** Text provided **
◇ ◇ ◇ ◇ ◇

The other thing that I talk about in the book is actually trying to understand what happens in your brain when you are not engaging with the internet, and how that’s actually a beautiful thing, too, something we think of as being terrible. Boredom, which can be alleviated by using our technology all the time, is actually a gorgeous amazing thing that happens in your brain, so my hope is that people can, instead of focusing on the negative, let’s look at the why’s and let’s look at the other stuff that’s good that’s going on, too.

But I will say that as a parent, oh my god, it’s like one more thing. You’re expected to volunteer at school and teach your kids how the internet works and explore your psychology when you get likes and don’t forget that Jimmy likes the crusts cut off his…you know what I mean? Never fricken ending. So it’s hard. It is hard. And I think we need to acknowledge that when a researcher makes it sound like, “Well, this is just what you gotta do.” It’s not easy. We need to put that out there. And it’s not gonna be easy, but you know every time that you try, it’s worth it.

Veronica: I’m kind of feeling a serious need to just remember what typical kids and typical parents are dealing with. So I think it’s time to get our exclusive first look at that study from Common Sense Media. Please stick around, Manoush. I definitely want your take on this as well.

Common Sense Media is a nonprofit dedicated to helping kids thrive in the world of media and technology. It’s an absolutely great resource for parents; I’ve been recommending it for years to people. Tons of information to help navigate the endless stream of movies and TV shows and games and apps for kids.

To understand how teens are managing in the age of social media and mobile devices, Common Sense conducted two massive surveys, first in 2012 and then again in 2018, to really start mapping those changes. And now, you’re about to get an exclusive sneak peek at some of the key findings from that study right here on IRL. Walking us through the findings is Sierra Filucci, the executive editor of parenting content at Common Sense Media, and also the parent of two teenagers herself. Hi, Sierra!

Sierra: Hi!

Veronica: I’m just looking at some of the numbers you unearthed, and these changes are really worth sharing.

Sierra: Let’s do it.

Veronica: So, from 2012 to 2018, you tracked the number of teens that used social media multiple times a day. And that number doubled in just those past six years. Then, you’ve also pointed out this massive drop in the importance of Facebook, which to me is super interesting. Only 15% of kids are using Facebook as their primary place to connect. And that really shows how much you’ve got to stay on top of what platforms actually matter to them. But beyond those dramatic number shifts, I wanna ask about how it’s all affecting their hearts and their minds. How are these kids doing emotionally and socially in this online environment?

◇ ◇ ◇ ◇ ◇

** Supplied information **

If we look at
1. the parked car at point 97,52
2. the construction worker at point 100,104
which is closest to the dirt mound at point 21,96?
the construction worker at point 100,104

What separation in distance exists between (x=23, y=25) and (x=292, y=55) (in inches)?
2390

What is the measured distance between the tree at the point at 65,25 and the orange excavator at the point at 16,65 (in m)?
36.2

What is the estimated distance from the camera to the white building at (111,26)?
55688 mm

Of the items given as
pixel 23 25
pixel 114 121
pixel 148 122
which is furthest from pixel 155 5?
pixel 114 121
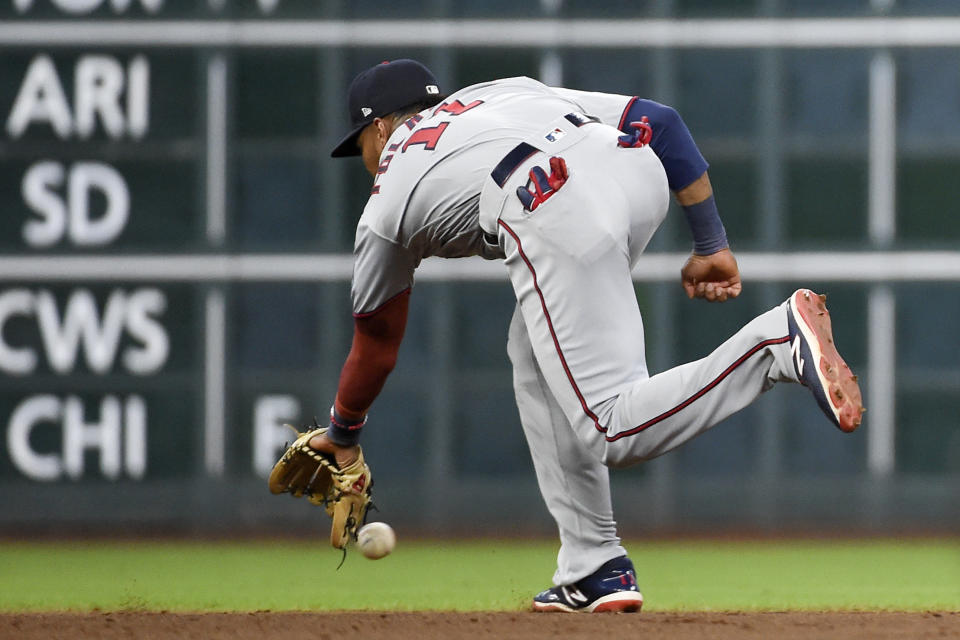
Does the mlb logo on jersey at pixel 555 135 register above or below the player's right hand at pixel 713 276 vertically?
above

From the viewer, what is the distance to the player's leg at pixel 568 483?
3613 millimetres

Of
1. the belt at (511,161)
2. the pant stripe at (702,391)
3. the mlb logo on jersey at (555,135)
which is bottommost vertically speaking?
the pant stripe at (702,391)

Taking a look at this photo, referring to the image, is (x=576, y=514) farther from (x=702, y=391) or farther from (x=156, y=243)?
(x=156, y=243)

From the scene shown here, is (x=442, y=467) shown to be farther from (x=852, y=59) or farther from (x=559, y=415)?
(x=559, y=415)

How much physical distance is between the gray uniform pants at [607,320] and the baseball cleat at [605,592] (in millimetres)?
494

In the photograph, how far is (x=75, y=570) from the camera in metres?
7.30

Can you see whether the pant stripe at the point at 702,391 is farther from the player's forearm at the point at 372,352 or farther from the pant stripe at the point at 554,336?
the player's forearm at the point at 372,352

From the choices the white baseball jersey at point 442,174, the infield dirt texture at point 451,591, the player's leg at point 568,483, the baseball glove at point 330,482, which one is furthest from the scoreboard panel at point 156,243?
the white baseball jersey at point 442,174

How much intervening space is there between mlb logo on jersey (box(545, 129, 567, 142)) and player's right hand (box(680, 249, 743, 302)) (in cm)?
43

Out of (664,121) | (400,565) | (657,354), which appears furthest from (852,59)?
(664,121)

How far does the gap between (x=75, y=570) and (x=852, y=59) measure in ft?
17.5

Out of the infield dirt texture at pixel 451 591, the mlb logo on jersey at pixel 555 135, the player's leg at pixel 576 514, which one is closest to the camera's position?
the infield dirt texture at pixel 451 591

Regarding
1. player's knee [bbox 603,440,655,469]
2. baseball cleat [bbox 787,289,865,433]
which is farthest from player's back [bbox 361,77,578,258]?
baseball cleat [bbox 787,289,865,433]

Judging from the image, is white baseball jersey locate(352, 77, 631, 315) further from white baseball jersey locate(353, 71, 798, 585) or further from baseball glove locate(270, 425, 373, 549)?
baseball glove locate(270, 425, 373, 549)
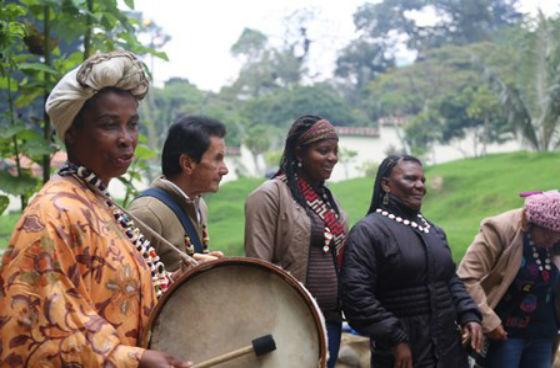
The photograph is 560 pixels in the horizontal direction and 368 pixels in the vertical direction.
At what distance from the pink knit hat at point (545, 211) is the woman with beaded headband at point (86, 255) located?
2.59m

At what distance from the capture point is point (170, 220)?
2.93 metres

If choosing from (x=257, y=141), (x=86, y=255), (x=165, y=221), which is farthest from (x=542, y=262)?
(x=257, y=141)

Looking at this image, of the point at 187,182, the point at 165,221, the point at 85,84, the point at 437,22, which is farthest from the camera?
the point at 437,22

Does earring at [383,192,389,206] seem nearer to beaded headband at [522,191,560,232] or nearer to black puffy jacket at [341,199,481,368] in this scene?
black puffy jacket at [341,199,481,368]

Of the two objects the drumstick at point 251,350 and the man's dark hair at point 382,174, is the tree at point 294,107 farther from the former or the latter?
the drumstick at point 251,350

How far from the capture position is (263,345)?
2125mm

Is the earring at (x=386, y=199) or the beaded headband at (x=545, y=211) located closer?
the earring at (x=386, y=199)

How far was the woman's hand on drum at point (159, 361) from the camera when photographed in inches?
74.9

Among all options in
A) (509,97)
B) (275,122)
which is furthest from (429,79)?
(509,97)

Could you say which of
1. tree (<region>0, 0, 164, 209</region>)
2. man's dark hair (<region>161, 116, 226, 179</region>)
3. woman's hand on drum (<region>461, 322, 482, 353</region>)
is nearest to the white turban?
man's dark hair (<region>161, 116, 226, 179</region>)

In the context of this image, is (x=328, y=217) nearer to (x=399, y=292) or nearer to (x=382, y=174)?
(x=382, y=174)

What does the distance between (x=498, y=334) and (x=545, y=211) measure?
2.43ft

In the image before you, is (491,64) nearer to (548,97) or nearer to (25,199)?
(548,97)

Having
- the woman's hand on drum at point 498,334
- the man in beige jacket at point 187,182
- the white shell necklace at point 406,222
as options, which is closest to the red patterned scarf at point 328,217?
the white shell necklace at point 406,222
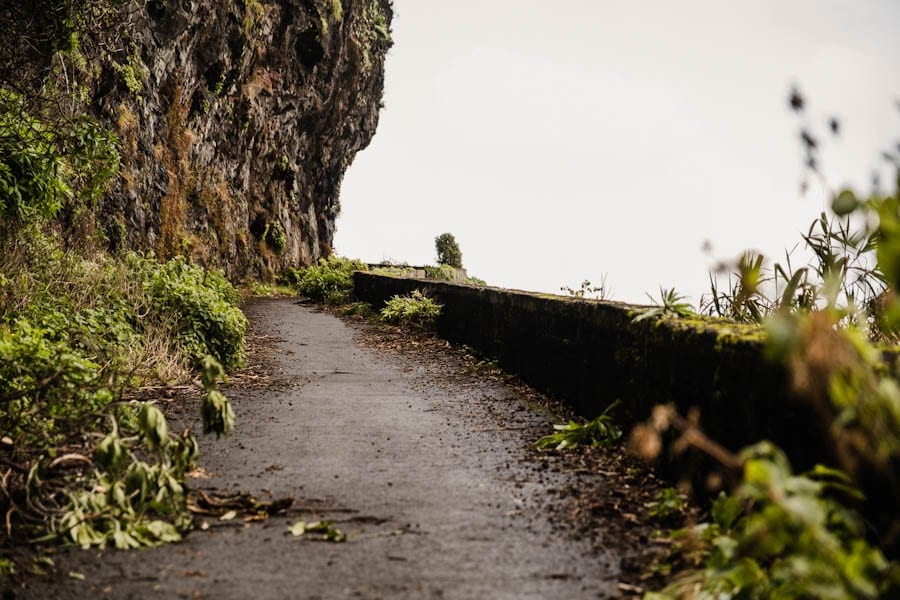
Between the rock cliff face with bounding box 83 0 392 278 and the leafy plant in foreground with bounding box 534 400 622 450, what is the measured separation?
972cm

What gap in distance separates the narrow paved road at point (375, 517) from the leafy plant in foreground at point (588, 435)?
28 centimetres

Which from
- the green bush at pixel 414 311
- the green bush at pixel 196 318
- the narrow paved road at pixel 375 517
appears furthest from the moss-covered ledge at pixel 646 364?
the green bush at pixel 196 318

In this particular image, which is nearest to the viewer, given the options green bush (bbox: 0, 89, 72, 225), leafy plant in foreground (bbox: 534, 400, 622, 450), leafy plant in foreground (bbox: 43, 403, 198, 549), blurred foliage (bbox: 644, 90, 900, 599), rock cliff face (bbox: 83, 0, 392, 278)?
blurred foliage (bbox: 644, 90, 900, 599)

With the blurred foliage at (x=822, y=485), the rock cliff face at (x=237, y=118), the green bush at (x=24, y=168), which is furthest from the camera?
the rock cliff face at (x=237, y=118)

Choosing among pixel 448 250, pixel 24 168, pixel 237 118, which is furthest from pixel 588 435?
pixel 448 250

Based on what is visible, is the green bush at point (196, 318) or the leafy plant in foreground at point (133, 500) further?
the green bush at point (196, 318)

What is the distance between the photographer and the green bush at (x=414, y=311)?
14.1m

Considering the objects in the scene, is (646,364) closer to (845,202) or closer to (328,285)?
(845,202)

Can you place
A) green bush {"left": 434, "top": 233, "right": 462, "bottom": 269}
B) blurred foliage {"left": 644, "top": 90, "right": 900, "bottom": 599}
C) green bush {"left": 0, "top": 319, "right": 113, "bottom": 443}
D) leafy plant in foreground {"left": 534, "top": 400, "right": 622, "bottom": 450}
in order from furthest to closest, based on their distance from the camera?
green bush {"left": 434, "top": 233, "right": 462, "bottom": 269}
leafy plant in foreground {"left": 534, "top": 400, "right": 622, "bottom": 450}
green bush {"left": 0, "top": 319, "right": 113, "bottom": 443}
blurred foliage {"left": 644, "top": 90, "right": 900, "bottom": 599}

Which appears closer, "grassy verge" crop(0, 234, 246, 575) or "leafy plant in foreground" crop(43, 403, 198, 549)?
"leafy plant in foreground" crop(43, 403, 198, 549)

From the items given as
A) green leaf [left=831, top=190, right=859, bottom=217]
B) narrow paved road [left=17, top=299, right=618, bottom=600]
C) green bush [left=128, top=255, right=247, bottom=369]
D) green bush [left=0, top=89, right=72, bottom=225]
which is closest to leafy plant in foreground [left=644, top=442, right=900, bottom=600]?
narrow paved road [left=17, top=299, right=618, bottom=600]

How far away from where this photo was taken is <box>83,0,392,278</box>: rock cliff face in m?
17.0

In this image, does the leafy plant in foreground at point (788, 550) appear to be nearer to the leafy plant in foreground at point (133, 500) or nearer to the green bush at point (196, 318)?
the leafy plant in foreground at point (133, 500)

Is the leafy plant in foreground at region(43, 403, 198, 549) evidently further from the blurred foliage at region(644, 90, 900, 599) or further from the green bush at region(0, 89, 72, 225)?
the green bush at region(0, 89, 72, 225)
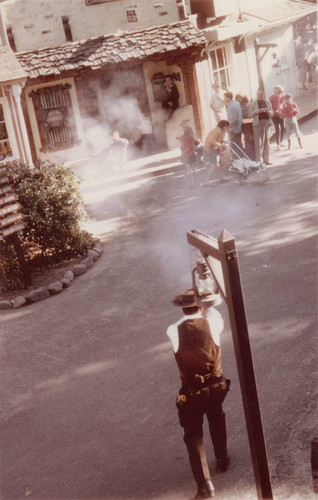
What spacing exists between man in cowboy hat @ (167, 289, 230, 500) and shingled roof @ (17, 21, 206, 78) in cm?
1549

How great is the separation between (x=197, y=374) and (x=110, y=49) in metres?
16.8

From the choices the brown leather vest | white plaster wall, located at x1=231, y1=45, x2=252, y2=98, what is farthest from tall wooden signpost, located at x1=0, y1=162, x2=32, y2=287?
white plaster wall, located at x1=231, y1=45, x2=252, y2=98

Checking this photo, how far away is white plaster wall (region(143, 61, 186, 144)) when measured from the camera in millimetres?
22344

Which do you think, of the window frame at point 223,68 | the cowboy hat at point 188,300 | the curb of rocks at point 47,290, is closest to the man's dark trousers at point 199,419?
the cowboy hat at point 188,300

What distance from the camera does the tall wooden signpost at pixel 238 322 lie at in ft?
12.5

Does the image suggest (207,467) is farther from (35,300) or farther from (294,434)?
(35,300)

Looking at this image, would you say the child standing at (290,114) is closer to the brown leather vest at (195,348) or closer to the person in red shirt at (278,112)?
the person in red shirt at (278,112)

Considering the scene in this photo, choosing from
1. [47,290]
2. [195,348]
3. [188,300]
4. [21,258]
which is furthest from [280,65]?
[195,348]

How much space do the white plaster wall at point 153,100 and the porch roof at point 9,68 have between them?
487 centimetres

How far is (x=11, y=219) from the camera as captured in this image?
36.4ft

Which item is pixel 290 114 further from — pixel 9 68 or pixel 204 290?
pixel 204 290

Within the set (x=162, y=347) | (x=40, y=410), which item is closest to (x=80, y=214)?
(x=162, y=347)

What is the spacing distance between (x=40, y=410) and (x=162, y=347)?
5.47ft

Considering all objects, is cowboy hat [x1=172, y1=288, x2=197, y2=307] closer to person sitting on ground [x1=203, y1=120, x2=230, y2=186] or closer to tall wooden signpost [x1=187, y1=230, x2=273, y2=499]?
tall wooden signpost [x1=187, y1=230, x2=273, y2=499]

◇ ◇ ◇ ◇ ◇

** Work to do **
Print the part of the transcript above, word for word, from "Sierra: Hi!" to "this online environment?".

** The answer **
Sierra: Hi!

Veronica: I’m just looking at some of the numbers you unearthed, and these changes are really worth sharing.

Sierra: Let’s do it.

Veronica: So, from 2012 to 2018, you tracked the number of teens that used social media multiple times a day. And that number doubled in just those past six years. Then, you’ve also pointed out this massive drop in the importance of Facebook, which to me is super interesting. Only 15% of kids are using Facebook as their primary place to connect. And that really shows how much you’ve got to stay on top of what platforms actually matter to them. But beyond those dramatic number shifts, I wanna ask about how it’s all affecting their hearts and their minds. How are these kids doing emotionally and socially in this online environment?